Le Basque se retrouve à plus d’un quart d’heure au général. Mais dans une étape a priori sans grand attrait, le long de la Méditerranée, entre Valence et Tortosa, il décide de porter à son tour les coups au Castillan. Le vétéran Bernardo Ruiz, vainqueur du Tour d’Espagne en 1948, provoque une échappée de treize hommes. Loroño s’y glisse. Pas Bahamontes, distrait. Quand il décide de partir en poursuite, les dégâts sont déjà importants. Le coach de l’équipe nationale se met en tête de le bloquer avec sa voiture et les équipiers de Bahamontes font tout, eux aussi, pour l’empêcher de s’échapper. À l’arrivée à Tortosa, l’Aigle se retrouve à six minutes du Lion. La course semble jouée en faveur de Loroño. D’autant que la fédération espagnole menace de suspendre les deux coureurs s’ils n’arrêtent pas de se tirer dans les pattes. Bahamontes n’a pas été aidé par ses coéquipiers et il le paie au prix fort. De plus, son côté imprévisible et son manque de professionnalisme permettent à Loroño d’avoir les faveurs de Puig. Bahamontes était peut-être le meilleur coureur de ce Tour d’Espagne mais il le termine à la deuxième place, derrière son rival.
Olano vs Jiménez
Après la période Delgado – Indurain, deux autres coureurs espagnols alimentent une nouvelle rivalité chez Banesto, à la fin des années nonante: Abraham Olano et José Maria Jiménez. Formé sur la piste, Olano a conquis le titre mondial en 1995 en Colombie, au nez et à la barbe de Miguel Indurain. En contre-la-montre, il fait partie du top mondial. C’est dans cette spécialité qu’il a conquis ses plus beaux succès, dont le titre mondial en 1998. Au départ, on le considère comme le successeur d’Indurain. Il termine quatrième du Tour de France 1997 et sixième deux ans plus tard, mais il n’est pas assez costaud dans la haute montagne pour jouer la victoire finale. Il remporte toutefois le Tour d’Espagne en 1998, devant Fernando Escartin.
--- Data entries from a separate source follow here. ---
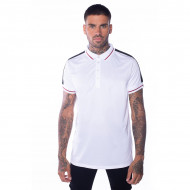 Eagle Polo Shirt - White 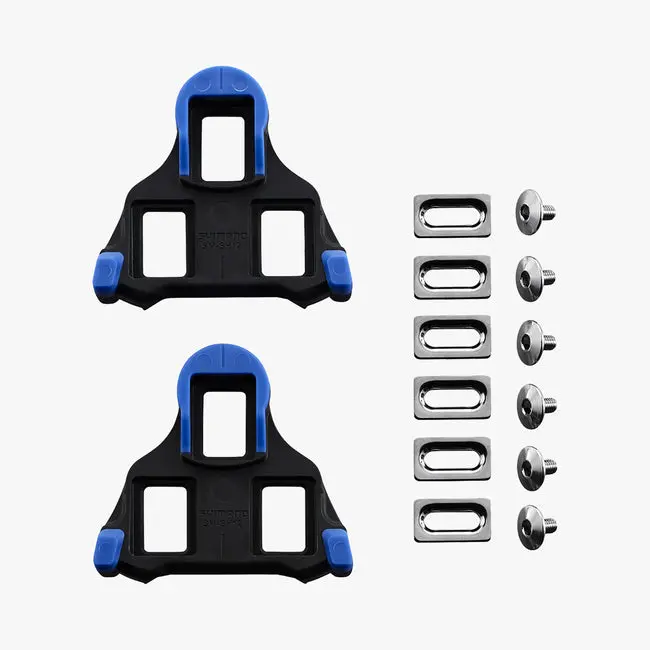 Sm-Sh12 Spd-Sl Cleat Set, 2 Degree Float 1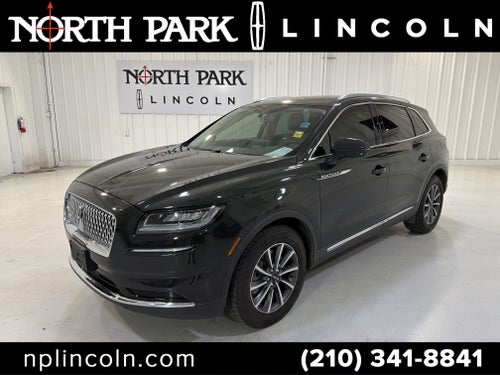 2022 Lincoln Nautilus Standard
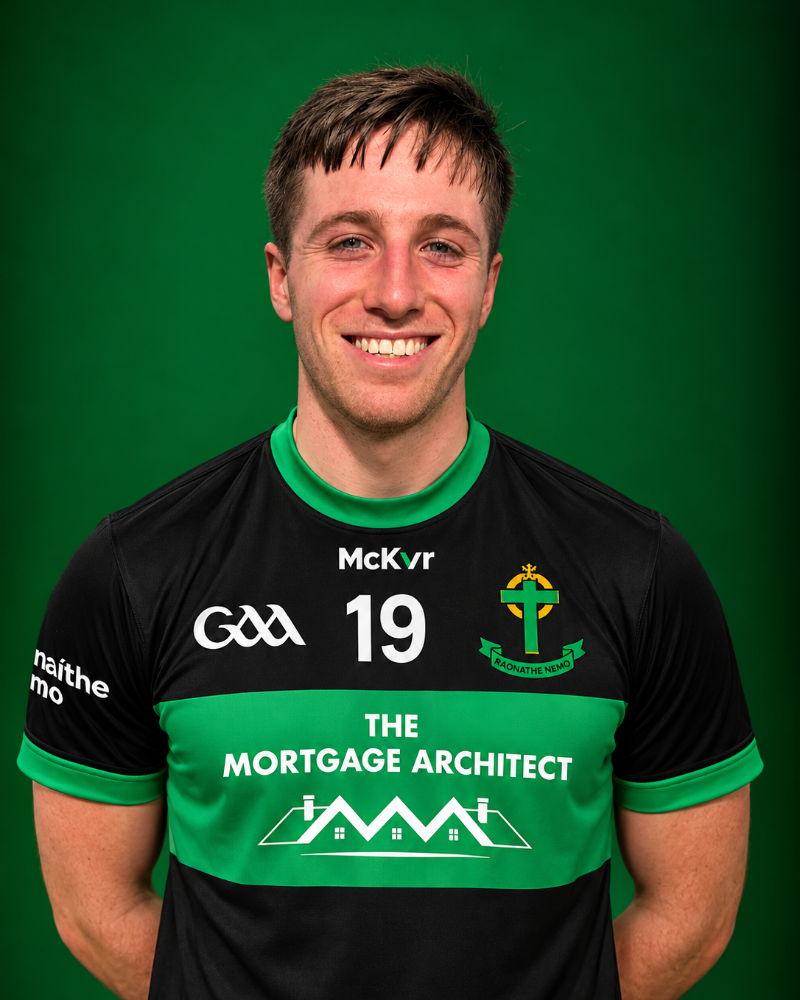 Charlie Coughlan pen picture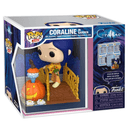 Figura POP Nooks Coraline Coraline in the Garden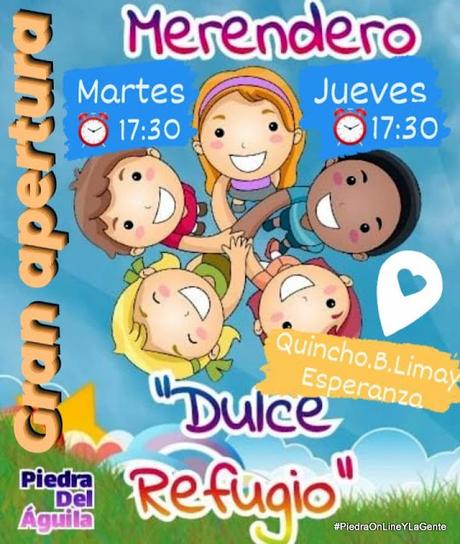 Merendero  Dulce Refugio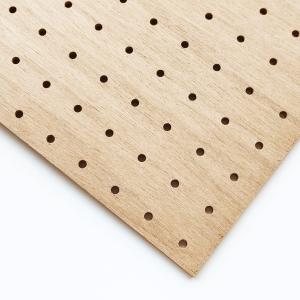 有孔 ボード ( 無地 )、4xw900xd450(厚みx長さx奥行)ミリ、穴5ミリ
José Maria Jiménez, lui, est considéré comme l’un des meilleurs grimpeurs des nineties avec Marco Pantani. Il en met plein la vue avec ses accélérations fulgurantes et imprévisibles. Son goût permanent de l’offensive est fort apprécié, il gagne neuf étapes de la Vuelta et remporte quatre fois le classement du meilleur grimpeur. Comme Pantini, il va finir de manière tragique. Chava va tomber dans une grave dépression et se retrouver dans un établissement psychiatrique. Une vraie descente aux enfers. Plus personne ne parviendra à lui parler et il sera licencié par Banesto. Plus tard, il cherchera à revenir dans le peloton mais aucune équipe ne lui donnera une nouvelle chance. Il verra ça comme une humiliation. José Maria Jiménez décédera d’un arrêt cardiaque à 32 ans.
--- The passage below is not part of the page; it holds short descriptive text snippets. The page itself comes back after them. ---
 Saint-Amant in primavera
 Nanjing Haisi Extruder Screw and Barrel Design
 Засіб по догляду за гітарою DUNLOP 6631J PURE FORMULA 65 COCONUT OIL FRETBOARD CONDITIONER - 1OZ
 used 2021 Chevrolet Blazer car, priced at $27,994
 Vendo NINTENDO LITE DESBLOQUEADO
Au Tour d’Espagne 1998, il porte le maillot de leader pendant quelques jours et termine troisième. Tout en se sentant freiné par le leader de son équipe, le calculateur Abraham Olano. Dans la haute montagne, il est en permanence contraint de se contenir afin de ne pas mettre Olano en difficulté. C’est la seule fois que le héros du peuple a eu la victoire finale à portée de main. Sa carrière et son après-carrière auraient dû être complètement différentes. Mais ce Castillan était trop limité en contre-la-montre pour viser la victoire finale dans les grands tours. Une spécialité parfaitement maîtrisée par le Basque Olano.